This focus on bodily awareness is promoted in mindfulness training. Indeed the very definition of mindfulness revolves around achieving agency with our own awareness with an attitude of non-judgement, which includes bodily sensations: “mindfulness means paying attention in a particular way, on purpose, in the present moment non-judgementally.

(Jon Kabit-Zinn 2003) This is clearly echoed by those teaching compassion “Mindfulness involves learning to be more aware of life as it unfold moment by moment, even if these moments bring difficulties, pain and suffering … a new way of learning how to face the pressures of modern living by providing an antidote which teaches us how to cultivate kindness and compassion – starting with ourselves” (Erik van de Brink & Fritz Koster 2015). The skill of focusing awareness and seeing clearly (with mindfulness) require us to compassionately or tenderly hold what we find with this awareness. Here the emphasis is on being with what we find rather than trying to engage in problem-solving and fixing in the mind. To acknowledge and to allow sensations without trying to name and fix can seem alien because humans are habitual problem-solvers. However to bring awareness and compassion to our suffering without problem-solving is both then radical and transformative. Together mindfulness and compassion are ‘ are as interdependent as the two wings of a great bird. Together they enable us to fly and be free.’ (Tara Brach 2012)

The focus on the body is central to mindfulness practice. In her discussion of Mindfulness Based Cognitive Therapy (MBCT), Rebecca Crane (2009) also articulates the centrality of the body:

“One of the processes taking place in a mindfulness-based course is learning to trust in this unfolding and to allow space for this more intuitive, intimate knowing and understanding to emerge […] Coming to feel our experience rather than thinking and rumination involves re-learning the ability to directly perceive through the kinaesthetic sense of just feeling sensations in the body ”. (Crane 2009: 49-50)

Stored items:
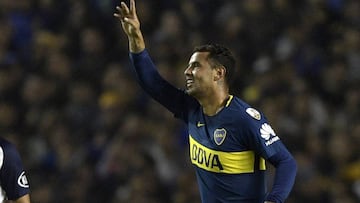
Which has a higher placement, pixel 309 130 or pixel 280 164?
pixel 280 164

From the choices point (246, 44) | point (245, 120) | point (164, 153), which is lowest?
point (164, 153)

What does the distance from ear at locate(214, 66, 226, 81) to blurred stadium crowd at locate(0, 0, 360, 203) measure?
2.88 meters

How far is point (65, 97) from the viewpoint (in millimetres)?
11062

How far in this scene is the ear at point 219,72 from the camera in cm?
624

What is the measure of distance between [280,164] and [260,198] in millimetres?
356

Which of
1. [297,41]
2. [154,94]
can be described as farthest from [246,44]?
[154,94]

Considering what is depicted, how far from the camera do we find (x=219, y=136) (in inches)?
241

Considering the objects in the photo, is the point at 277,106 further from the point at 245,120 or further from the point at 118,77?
the point at 245,120

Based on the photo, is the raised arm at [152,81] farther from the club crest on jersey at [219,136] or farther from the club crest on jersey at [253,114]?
the club crest on jersey at [253,114]

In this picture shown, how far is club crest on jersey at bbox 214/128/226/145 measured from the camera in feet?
20.0

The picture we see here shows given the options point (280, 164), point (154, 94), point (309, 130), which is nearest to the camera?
point (280, 164)

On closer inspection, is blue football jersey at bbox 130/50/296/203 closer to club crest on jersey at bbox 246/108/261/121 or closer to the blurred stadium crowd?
club crest on jersey at bbox 246/108/261/121

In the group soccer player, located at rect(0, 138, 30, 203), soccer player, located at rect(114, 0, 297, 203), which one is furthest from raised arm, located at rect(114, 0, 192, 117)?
soccer player, located at rect(0, 138, 30, 203)

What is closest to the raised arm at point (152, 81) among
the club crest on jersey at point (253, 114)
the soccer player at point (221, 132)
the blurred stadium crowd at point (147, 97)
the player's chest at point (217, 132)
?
the soccer player at point (221, 132)
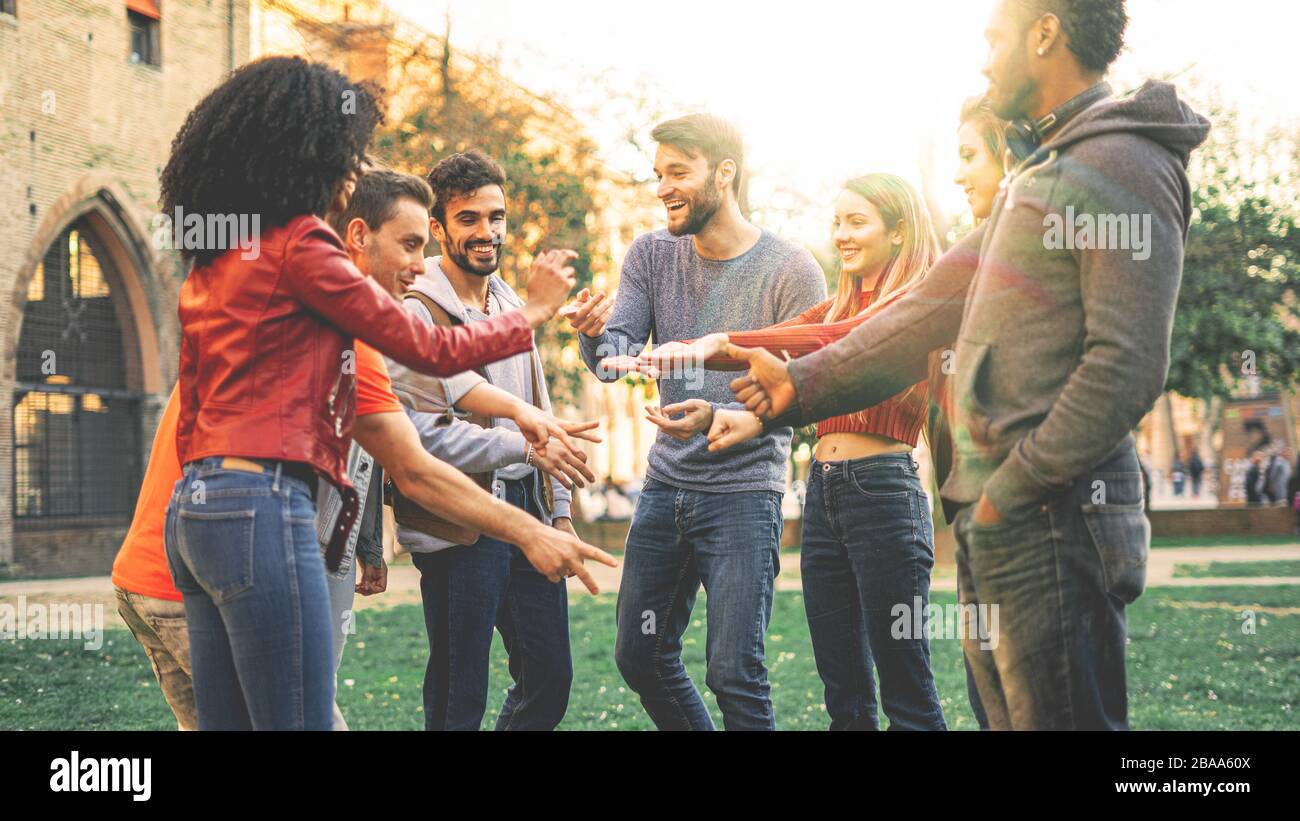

> **Task 1**:
In the passage on mindfulness and compassion, what image does Tara Brach use to describe how the two work together?
> **Task 2**:
Resume the passage on mindfulness and the body after its final sentence, adding one or two paragraphs.

> **Exercise answer 1**:
She calls them as interdependent as the two wings of a great bird, which together let us fly and be free.

> **Exercise answer 2**:
Ultimately, she makes the valid point that we live in a body, so we are to appreciate the fullness of life we need to experience the body fully. All our thoughts, emotions, speech and actions are guided by background felt meanings, which are expressed through and experienced in the body. The human capacity for language, imagination and abstract problem-solving now means that many live in their heads, such that the body has become separated from us.

We have often lost the capacity to know what our body is feeling which can be beyond language. If we think about it we had this ability to know through our body before we had the capacity to talk. As a baby you knew when you were uncomfortable, hungry and tired but did not have access to language to articulate this to the world – knowing beyond language. The learning and insight that emerges from this deep Visceral (relating to deep inward feelings rather than to the intellect) is integrated into our thinking process and articulated verbally through dialogue – a process of translation. This brings a very unique approach the engaging with the challenges of our lives. Indeed coming to feel our experience involves re-learning the ability to directly perceive through our sense of hearing, smelling, seeing, tasting, touching and the kinaesthetic sense of just feeling sensations in the body. The philosophy and practice of mindfulness provides individuals with the practice tools to discover their innate wisdom. In doing so mindfulness has the potential to open our awareness to trauma.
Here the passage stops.